***** Passage shown *****

In gorgeous weather surely never previously witnessed in April in Bury, in the raucous section of the Main Stand and the packed Manchester Road End, the fans belted out Sloop John B, customised as their season's anthem: "I wanna go home/I wanna go ho-o-ome/This is the worst trip/I've ever been on."

There is a depth to this commitment which quite unexpectedly caught me by the throat, got me in the eyes. FC United may have started in protest at the heart-sinking economics which devoured Manchester United but it is powered by the fans' heartfelt attachment to football and the collective belonging they feel it represents. The relationship with "Big" United is complex; most FC fans still support the club - packing the pubs and Gigg Lane social club to roar United on to the 4-2 win at Everton before FC's game last week - but they grew alienated, over time, from the business which is Manchester United.

Mike Turton, 44, an electricians' supervisor, who was at the Formby match with his daughter Danielle and sons, Ryan and Thomas, is a typical FC founding father. An Old Trafford regular for 31 years, he packed in on May 12 2005 - they can all recite the date - when the Glazers, from their Florida base, finally acquired United with their £810m hedge fund-leveraged deal.

"I didn't leave because of the takeover," he said. "That was just the final push I needed to get out. It started in the Nineties; winning trophies was very nice but I didn't support United to win trophies. I'd stopped enjoying it. The prices were rising and I started wondering why I was forking out to fund the players' ridiculous wages.

***** Data lines *****

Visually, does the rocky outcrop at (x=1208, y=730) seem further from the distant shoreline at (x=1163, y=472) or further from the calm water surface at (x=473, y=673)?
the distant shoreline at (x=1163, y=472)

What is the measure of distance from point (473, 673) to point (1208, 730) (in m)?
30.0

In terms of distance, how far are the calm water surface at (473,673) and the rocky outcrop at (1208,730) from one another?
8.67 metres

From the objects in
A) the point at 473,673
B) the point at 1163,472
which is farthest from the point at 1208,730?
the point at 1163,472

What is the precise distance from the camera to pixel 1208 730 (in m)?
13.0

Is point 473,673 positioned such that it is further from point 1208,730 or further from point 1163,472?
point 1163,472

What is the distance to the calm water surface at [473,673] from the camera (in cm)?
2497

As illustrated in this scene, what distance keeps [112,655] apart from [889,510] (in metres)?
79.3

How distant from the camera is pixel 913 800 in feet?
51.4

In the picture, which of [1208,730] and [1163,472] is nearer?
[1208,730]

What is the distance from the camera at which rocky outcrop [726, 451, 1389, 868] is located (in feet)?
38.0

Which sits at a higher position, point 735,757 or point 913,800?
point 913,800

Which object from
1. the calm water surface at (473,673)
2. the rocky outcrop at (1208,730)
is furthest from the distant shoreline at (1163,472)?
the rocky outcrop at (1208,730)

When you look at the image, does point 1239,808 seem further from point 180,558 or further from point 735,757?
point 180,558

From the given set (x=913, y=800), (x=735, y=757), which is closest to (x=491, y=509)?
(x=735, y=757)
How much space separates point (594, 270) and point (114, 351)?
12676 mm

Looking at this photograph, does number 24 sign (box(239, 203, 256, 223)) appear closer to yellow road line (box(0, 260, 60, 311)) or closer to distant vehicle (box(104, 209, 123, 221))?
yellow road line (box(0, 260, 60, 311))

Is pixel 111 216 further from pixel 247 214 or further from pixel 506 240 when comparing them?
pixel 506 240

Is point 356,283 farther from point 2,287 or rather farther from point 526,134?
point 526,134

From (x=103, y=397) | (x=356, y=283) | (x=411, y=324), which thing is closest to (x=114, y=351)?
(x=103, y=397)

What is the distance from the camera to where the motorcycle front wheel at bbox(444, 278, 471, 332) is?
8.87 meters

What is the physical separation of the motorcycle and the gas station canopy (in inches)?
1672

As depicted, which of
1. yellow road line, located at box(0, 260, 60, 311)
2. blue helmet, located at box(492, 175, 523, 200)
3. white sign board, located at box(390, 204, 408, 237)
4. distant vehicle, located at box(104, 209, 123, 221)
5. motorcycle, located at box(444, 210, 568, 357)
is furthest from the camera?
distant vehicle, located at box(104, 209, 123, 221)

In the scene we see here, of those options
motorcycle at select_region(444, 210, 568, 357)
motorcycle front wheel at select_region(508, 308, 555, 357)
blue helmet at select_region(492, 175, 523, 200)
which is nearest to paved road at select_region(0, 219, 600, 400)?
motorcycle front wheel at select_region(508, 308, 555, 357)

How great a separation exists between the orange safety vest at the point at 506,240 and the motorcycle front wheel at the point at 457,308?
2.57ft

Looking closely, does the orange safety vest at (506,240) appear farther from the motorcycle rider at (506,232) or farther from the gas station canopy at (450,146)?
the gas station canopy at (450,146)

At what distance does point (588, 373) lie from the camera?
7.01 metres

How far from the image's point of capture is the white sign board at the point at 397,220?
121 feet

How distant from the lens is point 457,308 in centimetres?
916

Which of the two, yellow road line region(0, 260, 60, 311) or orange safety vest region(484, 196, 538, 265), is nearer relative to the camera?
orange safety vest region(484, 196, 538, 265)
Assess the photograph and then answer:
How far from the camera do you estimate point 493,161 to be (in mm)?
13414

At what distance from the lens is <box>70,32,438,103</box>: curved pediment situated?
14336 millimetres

*****

*Short task A*
Copy the FC United passage word for word, from "There is a depth" to "is Manchester United.".
*Short task B*
Carry on the FC United passage, picking up after its final sentence.

*Expected answer A*
There is a depth to this commitment which quite unexpectedly caught me by the throat, got me in the eyes. FC United may have started in protest at the heart-sinking economics which devoured Manchester United but it is powered by the fans' heartfelt attachment to football and the collective belonging they feel it represents. The relationship with "Big" United is complex; most FC fans still support the club - packing the pubs and Gigg Lane social club to roar United on to the 4-2 win at Everton before FC's game last week - but they grew alienated, over time, from the business which is Manchester United.

*Expected answer B*
"I love what we've built here, I'm really proud of it. I like to think it's in the best Manchester tradition of protest, along the lines of the suffragettes and the Trades Union movement, which have their roots here."

You hear this Manc pride a lot as well as bemusement that fans of other clubs have not protested against their takeovers - "Not even Liverpool," the FC fans all murmur. Here they have moved on, to building their own club according to the principles they argued for when campaigning: supporter-ownership, with members (2,500 of them) voting for the board and policies; ticket prices affordable at £7 for adults, £2 for under-16s, and an agreement with stewards that supporters can stand. The club has established a youth policy which seeks to work with junior clubs who often feel exploited by the way professional clubs' academies trawl for the best players. FCUM have also made partnerships with social welfare and community organisations, seeking to welcome marginalised groups and introduce football as a good presence in their lives.

Andy Walsh, the former Militant firebrand and leader of the United fans' anti-Murdoch and anti-Glazer campaigns, has been reinvented here into FC United's general manager, all trim in a blue check suit and club tie, directing details on his walkie-talkie - stewards, tickets, match day volunteers.

"Most people here still love United," Walsh said, "but they love their feeling for United, which grew from following the club for years, not the big business which came to exploit that loyalty. We're aiming to show a football club can be run by and for supporters, open to all sections of society."

The Formby match was designated a youth day, with under-16s allowed in free and young people before the game taking part in drama, banner-making and working with the Touch of Class rap collective, which promotes an anti-gun message. Thomas Cullen, a coach at Trafford Athletic Club, brought a group; he said he believed one lad had just been saved from being excluded by his school. "His teacher is here and she saw a different side of him," he said. "This is great for them. They're mostly black lads from Hulme and Moss Side but not one has ever been to a match at Old Trafford because they can't afford it."

Bill Evans, manager of Rochdale Children's Rights and Advocacy Services, brought 30 children, all in local authority care, saying it was a "positive way for them to feel included". Maxine Seager of the Tameside Youth Service, a disaffected "Big" United fan herself, came with 70 kids - "Two coach loads," she said, grinning and rolling her eyes.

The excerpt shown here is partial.